I'm looking for clarification about why only the last format in the reprex works. I expect that the first call to fit would not work since {parsnip} requires that the outcome variable is a factor for classification (even though brms() expects a numeric outcome for classification). However, I don't see why the second and third calls to fit() don't work; only the fourth format is successful.

library(bayesian)
library(brms)
library(parsnip)

df1 <- mtcars
df2 <- df1
df2$vs <- factor(df1$vs)

## I expect that this wouldn't work.
bayesian(mode = 'classification') |>
  set_engine('brms') |>
  fit(
    vs ~ mpg + wt + cyl,
    data = df1
  )
#> Error in `check_outcome()`:
#> ! For a classification model, the outcome should be a factor.

## I expect that this would work.
bayesian(mode = 'classification') |>
  set_engine('brms') |>
  fit(
    vs ~ mpg + wt + cyl,
    data = df2
  )
#> Error: Family 'gaussian' requires numeric responses.

## This also seems like it should work?
bayesian() |>
  set_engine('brms', family = bernoulli()) |>
  set_mode('classification') |> 
  fit(
    vs ~ mpg + wt + cyl,
    data = df2
  )
#> Warning: The following arguments cannot be manually modified and were removed:
#> family.
#> Error: Family 'gaussian' requires numeric responses.

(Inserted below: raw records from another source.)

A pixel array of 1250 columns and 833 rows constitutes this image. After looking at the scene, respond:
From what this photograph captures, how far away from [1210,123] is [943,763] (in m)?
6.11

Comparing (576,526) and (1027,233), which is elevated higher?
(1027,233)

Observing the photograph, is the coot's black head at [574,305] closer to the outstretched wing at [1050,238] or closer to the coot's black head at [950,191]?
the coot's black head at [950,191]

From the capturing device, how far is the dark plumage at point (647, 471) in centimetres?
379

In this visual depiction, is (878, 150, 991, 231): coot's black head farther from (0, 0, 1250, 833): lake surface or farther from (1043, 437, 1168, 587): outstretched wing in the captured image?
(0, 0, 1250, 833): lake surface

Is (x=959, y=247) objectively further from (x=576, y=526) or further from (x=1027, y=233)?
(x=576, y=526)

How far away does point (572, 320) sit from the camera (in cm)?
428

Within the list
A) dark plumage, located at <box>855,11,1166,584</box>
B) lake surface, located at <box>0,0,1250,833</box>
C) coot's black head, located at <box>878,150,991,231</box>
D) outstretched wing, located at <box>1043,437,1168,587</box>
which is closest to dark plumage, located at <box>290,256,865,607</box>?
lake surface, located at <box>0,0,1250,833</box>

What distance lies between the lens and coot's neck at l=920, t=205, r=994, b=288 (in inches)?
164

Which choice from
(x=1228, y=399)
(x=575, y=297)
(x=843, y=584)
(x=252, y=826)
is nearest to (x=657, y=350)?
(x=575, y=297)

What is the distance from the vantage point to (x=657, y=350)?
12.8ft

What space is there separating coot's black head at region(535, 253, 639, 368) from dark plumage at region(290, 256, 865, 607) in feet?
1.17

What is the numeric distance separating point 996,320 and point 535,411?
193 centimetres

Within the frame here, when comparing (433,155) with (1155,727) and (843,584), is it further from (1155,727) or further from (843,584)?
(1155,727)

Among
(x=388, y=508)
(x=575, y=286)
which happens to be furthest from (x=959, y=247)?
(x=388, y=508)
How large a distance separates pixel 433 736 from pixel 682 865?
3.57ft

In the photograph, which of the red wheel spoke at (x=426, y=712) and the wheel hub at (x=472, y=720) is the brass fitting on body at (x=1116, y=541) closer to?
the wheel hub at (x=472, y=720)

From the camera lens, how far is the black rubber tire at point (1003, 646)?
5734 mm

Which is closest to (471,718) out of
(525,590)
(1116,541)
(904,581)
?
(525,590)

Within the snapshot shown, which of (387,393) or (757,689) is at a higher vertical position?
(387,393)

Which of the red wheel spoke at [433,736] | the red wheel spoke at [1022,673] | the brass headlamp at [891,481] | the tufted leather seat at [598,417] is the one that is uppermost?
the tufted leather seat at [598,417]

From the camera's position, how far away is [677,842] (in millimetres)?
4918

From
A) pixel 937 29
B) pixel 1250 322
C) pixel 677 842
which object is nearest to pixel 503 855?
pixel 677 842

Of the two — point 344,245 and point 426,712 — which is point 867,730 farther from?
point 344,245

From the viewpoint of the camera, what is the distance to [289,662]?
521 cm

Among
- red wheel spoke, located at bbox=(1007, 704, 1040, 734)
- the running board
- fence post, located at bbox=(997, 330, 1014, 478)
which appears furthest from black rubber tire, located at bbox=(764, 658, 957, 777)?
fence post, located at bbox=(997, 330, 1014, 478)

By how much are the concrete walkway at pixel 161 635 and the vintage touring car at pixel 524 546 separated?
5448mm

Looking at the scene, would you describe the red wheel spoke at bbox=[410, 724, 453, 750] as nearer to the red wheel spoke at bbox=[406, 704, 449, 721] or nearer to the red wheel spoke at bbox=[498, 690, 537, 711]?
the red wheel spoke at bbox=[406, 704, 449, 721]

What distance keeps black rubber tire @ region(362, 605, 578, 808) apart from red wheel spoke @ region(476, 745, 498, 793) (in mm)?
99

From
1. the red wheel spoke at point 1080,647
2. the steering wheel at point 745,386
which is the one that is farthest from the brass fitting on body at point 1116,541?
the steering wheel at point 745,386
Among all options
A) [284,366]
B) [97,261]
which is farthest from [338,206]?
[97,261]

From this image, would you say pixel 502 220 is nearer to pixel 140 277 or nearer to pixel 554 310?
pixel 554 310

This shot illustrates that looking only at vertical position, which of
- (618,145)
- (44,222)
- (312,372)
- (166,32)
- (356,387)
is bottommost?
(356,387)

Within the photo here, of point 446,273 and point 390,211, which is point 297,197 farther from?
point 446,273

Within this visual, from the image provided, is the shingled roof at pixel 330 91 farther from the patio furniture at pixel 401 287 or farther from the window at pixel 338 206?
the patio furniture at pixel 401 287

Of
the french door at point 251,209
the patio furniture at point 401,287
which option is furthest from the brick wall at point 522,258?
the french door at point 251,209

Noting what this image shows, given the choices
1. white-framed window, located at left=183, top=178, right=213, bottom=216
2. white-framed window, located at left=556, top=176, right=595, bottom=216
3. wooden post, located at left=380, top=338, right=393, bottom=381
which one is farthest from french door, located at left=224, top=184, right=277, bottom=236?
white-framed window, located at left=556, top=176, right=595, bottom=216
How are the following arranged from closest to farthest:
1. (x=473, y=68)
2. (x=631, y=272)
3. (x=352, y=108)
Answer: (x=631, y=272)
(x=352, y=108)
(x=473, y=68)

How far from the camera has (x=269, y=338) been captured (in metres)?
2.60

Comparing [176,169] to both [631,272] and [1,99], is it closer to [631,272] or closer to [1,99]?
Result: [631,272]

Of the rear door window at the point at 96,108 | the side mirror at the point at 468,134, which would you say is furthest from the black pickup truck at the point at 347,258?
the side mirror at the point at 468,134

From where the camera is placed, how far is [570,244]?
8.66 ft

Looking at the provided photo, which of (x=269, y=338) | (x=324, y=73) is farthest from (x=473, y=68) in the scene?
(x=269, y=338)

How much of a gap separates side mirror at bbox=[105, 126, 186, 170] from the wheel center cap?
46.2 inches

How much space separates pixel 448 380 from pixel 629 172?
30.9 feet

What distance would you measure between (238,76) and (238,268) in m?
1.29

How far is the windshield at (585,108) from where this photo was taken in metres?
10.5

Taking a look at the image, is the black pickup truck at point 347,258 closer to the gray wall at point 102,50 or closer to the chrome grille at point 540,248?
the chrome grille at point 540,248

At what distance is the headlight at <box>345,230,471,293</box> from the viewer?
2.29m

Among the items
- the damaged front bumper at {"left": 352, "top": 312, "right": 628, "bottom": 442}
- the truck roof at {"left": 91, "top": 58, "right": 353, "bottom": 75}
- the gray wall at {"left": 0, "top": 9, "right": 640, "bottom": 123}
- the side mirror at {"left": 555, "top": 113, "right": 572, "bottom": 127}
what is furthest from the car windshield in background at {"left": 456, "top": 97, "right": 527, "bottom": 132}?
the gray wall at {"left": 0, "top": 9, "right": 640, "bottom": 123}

## This is the only one that works. Functionally, I don't see why this is different from above.
bayesian(
  mode = 'classification', 
  engine = 'brms', 
  family = bernoulli()
) |>
  fit(
    vs ~ mpg + wt + cyl,
    data = df2
  )
#> Compiling Stan program...
#> ...

You're right about the 1st one. The 2nd one fails a brms check at:
https://github.com/paul-buerkner/brms/blob/004edb522477d88dabe3815aae099b1211561076/R/data-response.R#L109-L111

In general, parsnip requires a factor outcome for classification models while the engine fit function may support, or even require, numeric outcomes for the classification using certain families (e.g., ordinal categorical).